§ Document excerpt:
^^^^

What you thought was so important might plummet to the bottom of the list. Let it happen, and don’t fear change. You will become someone new — the birth of your baby is also a rebirth for you. Be open to that.
Often I hear the lament about motherhood “I feel like I lost myself.” Yes, you will become someone new and different, a new better version of your old self if you are willing to change. You will become selfless and generous. You will become confident and secure. You will become tender and patient.
I will bet that some of the things you will lose won’t even compare with the worth of these qualities that you will gain if you let yourself.
3. Remember the little things, but don’t forget the big picture.
Here is what a baby NEEDS: a mother, a father, food (you come with a free supply, isn’t that cool?), soft clothes, blankets, and diapers.
I can’t believe how much stuff is now considered necessary. Sure, some of it is convenient but most of it just seems to be invented for the pure sake of making our lives easier, making the pace of our lives faster so we can do all that multi-tasking.
A mother could get away with not touching her baby all day! There are swings to rock them in, carriers to set them in, backpacks to stick them in, gadgets that sing to them, and for goodness sake, there are strappy things that hold a bottle so you don’t even have to feed them!
Baby’s needs are very simple and not at all materialistic — food, warmth, and tender loving care. A mother can supply all of those without ever setting foot in a store.
Becoming a mother is the best thing that ever happened to me, and the hardest journey I’ve ever had to walk. It isn’t easy and I don’t mean to gloss over the hard stuff (leaking breasts, sleepless nights, and never-ending worry.) But one day, when you are paging through photo albums, you will look with wonder at that tiny wrinkled little newborn and wonder where the time has gone.
Enjoy every moment, the good, the bad, the easy, the difficult… and know that you have been given the greatest gift ever — the opportunity to be a mother!

^^^^

§ Information given:
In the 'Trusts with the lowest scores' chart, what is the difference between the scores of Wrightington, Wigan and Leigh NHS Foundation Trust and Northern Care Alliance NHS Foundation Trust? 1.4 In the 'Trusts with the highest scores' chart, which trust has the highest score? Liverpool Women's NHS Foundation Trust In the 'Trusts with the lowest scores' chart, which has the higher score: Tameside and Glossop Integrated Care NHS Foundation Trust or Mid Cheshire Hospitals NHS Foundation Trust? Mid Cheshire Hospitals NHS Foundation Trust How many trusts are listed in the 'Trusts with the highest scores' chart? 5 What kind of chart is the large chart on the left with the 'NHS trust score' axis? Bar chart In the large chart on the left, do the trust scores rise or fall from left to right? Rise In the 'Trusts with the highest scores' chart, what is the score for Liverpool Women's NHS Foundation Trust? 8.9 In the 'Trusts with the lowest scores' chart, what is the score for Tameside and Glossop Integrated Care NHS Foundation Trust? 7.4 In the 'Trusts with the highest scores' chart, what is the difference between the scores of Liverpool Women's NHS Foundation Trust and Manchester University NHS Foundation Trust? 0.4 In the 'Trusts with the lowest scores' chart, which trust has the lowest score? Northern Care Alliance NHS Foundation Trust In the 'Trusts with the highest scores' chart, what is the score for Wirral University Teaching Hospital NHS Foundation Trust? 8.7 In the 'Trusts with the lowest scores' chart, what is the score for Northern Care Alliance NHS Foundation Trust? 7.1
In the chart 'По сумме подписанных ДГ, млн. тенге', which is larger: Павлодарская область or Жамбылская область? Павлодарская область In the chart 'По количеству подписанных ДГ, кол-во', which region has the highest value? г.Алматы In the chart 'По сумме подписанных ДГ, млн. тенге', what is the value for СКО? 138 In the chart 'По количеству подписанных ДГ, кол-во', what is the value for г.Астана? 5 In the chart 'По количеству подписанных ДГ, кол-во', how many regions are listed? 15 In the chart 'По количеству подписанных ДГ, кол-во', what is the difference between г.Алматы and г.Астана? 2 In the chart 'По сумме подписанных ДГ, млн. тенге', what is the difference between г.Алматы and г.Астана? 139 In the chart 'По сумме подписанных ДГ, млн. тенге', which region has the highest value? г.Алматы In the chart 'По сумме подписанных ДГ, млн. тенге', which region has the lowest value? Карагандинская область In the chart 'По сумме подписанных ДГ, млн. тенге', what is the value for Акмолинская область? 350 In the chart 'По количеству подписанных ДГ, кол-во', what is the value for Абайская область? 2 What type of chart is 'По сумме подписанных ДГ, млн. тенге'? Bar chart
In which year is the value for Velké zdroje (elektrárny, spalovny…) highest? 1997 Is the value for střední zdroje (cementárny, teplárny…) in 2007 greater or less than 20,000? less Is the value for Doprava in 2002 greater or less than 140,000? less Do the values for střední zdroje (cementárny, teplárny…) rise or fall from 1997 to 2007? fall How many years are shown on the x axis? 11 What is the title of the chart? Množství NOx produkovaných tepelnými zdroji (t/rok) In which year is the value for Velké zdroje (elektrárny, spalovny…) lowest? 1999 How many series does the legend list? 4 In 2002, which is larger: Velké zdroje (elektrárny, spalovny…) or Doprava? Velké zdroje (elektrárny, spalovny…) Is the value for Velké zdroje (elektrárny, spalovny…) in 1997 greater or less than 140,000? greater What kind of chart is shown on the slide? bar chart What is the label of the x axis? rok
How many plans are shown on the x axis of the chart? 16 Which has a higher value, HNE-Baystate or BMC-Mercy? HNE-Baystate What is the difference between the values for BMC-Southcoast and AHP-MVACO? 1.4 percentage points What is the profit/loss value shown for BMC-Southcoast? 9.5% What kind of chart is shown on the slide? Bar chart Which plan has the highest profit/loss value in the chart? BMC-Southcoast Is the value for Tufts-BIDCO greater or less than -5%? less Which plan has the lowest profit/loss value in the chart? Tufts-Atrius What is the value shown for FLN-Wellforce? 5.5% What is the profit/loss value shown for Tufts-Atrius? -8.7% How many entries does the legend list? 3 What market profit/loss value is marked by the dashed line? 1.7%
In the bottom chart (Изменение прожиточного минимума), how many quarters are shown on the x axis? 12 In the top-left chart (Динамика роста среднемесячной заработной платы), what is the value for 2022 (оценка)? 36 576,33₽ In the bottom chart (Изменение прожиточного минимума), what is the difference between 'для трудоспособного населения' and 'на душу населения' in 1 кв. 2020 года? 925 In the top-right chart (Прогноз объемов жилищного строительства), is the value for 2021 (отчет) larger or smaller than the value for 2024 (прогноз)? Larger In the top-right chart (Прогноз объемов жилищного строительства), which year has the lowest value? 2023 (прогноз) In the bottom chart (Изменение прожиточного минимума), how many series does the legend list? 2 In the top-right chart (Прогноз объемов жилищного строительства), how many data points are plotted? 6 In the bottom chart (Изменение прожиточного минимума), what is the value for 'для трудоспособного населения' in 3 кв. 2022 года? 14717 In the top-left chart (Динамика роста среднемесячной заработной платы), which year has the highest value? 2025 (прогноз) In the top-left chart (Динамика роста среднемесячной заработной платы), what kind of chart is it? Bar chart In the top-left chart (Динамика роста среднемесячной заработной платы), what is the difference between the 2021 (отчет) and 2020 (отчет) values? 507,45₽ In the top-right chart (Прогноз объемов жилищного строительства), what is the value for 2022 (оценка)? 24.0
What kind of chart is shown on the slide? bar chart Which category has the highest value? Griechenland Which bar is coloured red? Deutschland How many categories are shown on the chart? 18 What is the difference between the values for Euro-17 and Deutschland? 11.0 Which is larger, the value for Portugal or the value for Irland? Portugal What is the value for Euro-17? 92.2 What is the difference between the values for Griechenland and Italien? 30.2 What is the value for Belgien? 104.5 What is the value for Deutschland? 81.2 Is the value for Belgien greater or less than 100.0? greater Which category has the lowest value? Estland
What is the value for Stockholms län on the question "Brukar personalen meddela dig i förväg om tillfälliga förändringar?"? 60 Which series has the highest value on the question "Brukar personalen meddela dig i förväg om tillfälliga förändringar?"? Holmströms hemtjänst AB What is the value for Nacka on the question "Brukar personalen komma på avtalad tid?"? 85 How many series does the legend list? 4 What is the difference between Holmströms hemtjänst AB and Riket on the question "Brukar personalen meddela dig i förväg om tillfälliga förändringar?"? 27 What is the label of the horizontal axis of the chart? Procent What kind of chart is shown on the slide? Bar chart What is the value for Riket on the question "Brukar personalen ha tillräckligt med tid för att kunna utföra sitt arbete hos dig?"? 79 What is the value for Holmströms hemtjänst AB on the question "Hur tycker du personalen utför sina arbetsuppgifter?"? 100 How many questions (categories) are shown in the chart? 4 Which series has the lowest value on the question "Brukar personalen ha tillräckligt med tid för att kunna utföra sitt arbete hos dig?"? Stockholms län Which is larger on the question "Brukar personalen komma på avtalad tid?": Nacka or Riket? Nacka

^^^^

§ Questions to answer:
• A. Reproduce the stretch of the motherhood excerpt from "A mother could" through "time has gone.".
• B. Summarize the motherhood excerpt in two sentences.
• C. In the motherhood excerpt, which hard parts of motherhood does the writer say they don't mean to gloss over?

§ Task results:
• A.
A mother could get away with not touching her baby all day! There are swings to rock them in, carriers to set them in, backpacks to stick them in, gadgets that sing to them, and for goodness sake, there are strappy things that hold a bottle so you don’t even have to feed them!
Baby’s needs are very simple and not at all materialistic — food, warmth, and tender loving care. A mother can supply all of those without ever setting foot in a store.
Becoming a mother is the best thing that ever happened to me, and the hardest journey I’ve ever had to walk. It isn’t easy and I don’t mean to gloss over the hard stuff (leaking breasts, sleepless nights, and never-ending worry.) But one day, when you are paging through photo albums, you will look with wonder at that tiny wrinkled little newborn and wonder where the time has gone.

• B. The excerpt urges new mothers to accept change, saying the birth of a baby is also a rebirth that can make them selfless, generous, confident, secure, tender, and patient. It argues that a baby's needs are simple (food, warmth, and tender loving care) rather than the many products now considered necessary, and it encourages mothers to enjoy every moment of motherhood.

• C. Leaking breasts, sleepless nights, and never-ending worry.